Reproduce every record below exactly as it appears.

———

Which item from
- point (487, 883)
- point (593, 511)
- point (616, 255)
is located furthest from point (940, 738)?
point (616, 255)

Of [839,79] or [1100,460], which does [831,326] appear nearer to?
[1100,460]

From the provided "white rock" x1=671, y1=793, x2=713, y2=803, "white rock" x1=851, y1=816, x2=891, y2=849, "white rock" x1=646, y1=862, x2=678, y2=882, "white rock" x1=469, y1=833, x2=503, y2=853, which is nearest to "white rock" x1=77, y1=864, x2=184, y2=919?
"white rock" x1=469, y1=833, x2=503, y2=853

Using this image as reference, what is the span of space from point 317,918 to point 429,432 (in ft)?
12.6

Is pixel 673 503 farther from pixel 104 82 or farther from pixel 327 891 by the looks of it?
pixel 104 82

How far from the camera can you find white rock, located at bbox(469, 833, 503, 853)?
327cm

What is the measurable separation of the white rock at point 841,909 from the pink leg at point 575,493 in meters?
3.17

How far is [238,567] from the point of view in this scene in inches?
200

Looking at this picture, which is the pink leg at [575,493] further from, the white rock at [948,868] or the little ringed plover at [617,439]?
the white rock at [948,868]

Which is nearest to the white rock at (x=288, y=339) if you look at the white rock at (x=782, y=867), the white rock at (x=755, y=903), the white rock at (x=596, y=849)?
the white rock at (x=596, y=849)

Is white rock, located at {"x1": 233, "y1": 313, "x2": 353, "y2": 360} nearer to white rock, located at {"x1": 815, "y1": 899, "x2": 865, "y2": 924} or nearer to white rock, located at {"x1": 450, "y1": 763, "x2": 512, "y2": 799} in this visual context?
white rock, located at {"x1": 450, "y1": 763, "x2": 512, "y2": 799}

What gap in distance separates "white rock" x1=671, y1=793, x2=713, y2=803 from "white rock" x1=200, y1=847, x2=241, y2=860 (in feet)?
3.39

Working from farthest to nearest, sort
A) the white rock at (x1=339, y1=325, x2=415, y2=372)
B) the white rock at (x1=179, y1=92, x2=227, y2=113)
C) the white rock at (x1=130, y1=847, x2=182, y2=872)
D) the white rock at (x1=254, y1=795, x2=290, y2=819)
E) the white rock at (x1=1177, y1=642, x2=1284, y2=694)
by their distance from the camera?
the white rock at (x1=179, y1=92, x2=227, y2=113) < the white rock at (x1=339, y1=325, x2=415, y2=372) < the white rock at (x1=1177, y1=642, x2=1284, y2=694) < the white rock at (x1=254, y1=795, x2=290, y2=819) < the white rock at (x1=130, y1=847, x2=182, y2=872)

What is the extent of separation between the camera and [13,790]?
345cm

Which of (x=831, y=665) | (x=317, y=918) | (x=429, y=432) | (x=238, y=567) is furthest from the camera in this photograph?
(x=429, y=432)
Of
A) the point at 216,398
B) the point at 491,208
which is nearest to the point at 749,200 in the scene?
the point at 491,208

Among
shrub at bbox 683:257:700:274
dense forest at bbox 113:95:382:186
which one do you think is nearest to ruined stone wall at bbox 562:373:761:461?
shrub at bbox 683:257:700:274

———

Written solution:
Which item from
- point (487, 883)
- point (593, 511)
- point (616, 255)
is located furthest from point (940, 738)?
point (616, 255)

Of [839,79] or [1100,460], which does [831,326] appear nearer to?
[1100,460]

From the provided "white rock" x1=671, y1=793, x2=713, y2=803, "white rock" x1=851, y1=816, x2=891, y2=849, "white rock" x1=646, y1=862, x2=678, y2=882, "white rock" x1=469, y1=833, x2=503, y2=853, which is nearest to "white rock" x1=77, y1=864, x2=184, y2=919?
"white rock" x1=469, y1=833, x2=503, y2=853

Using this image as reference, what is the span of space from point 317,918 to point 429,432 (in ft)?
12.6

Is pixel 673 503 farther from pixel 104 82 or farther from pixel 327 891 by the looks of it?
pixel 104 82

How far from the camera can you find white rock, located at bbox(469, 833, 503, 853)?
327cm

What is the measurable separation of the white rock at point 841,909 from the pink leg at point 575,493 in meters?
3.17

How far is [238,567] from the point of view in this scene in inches?
200

Looking at this picture, which is the pink leg at [575,493] further from, the white rock at [948,868] or the little ringed plover at [617,439]?
the white rock at [948,868]

Which is nearest to the white rock at (x=288, y=339) if you look at the white rock at (x=782, y=867), the white rock at (x=755, y=903), the white rock at (x=596, y=849)?
the white rock at (x=596, y=849)

Is white rock, located at {"x1": 233, "y1": 313, "x2": 353, "y2": 360} nearer to white rock, located at {"x1": 815, "y1": 899, "x2": 865, "y2": 924} or nearer to white rock, located at {"x1": 450, "y1": 763, "x2": 512, "y2": 799} in this visual context?
white rock, located at {"x1": 450, "y1": 763, "x2": 512, "y2": 799}

What gap in distance separates "white rock" x1=671, y1=793, x2=713, y2=803 from "white rock" x1=200, y1=847, x2=241, y2=860 (in feet)?
3.39

Working from farthest to nearest, sort
A) the white rock at (x1=339, y1=325, x2=415, y2=372)
B) the white rock at (x1=179, y1=92, x2=227, y2=113)
C) the white rock at (x1=130, y1=847, x2=182, y2=872)
D) the white rock at (x1=254, y1=795, x2=290, y2=819)
E) the white rock at (x1=1177, y1=642, x2=1284, y2=694)
by their distance from the camera?
the white rock at (x1=179, y1=92, x2=227, y2=113) < the white rock at (x1=339, y1=325, x2=415, y2=372) < the white rock at (x1=1177, y1=642, x2=1284, y2=694) < the white rock at (x1=254, y1=795, x2=290, y2=819) < the white rock at (x1=130, y1=847, x2=182, y2=872)

What is the extent of separation between the camera and [13,790]?
345cm

Which of (x=831, y=665) | (x=317, y=918) | (x=429, y=432) | (x=238, y=567) is furthest from the camera in this photograph?
(x=429, y=432)
Of
A) the point at 216,398
B) the point at 491,208
which is nearest to the point at 749,200 in the scene?
the point at 491,208

Among
shrub at bbox 683:257:700:274
dense forest at bbox 113:95:382:186
which one do you think is nearest to ruined stone wall at bbox 562:373:761:461?
shrub at bbox 683:257:700:274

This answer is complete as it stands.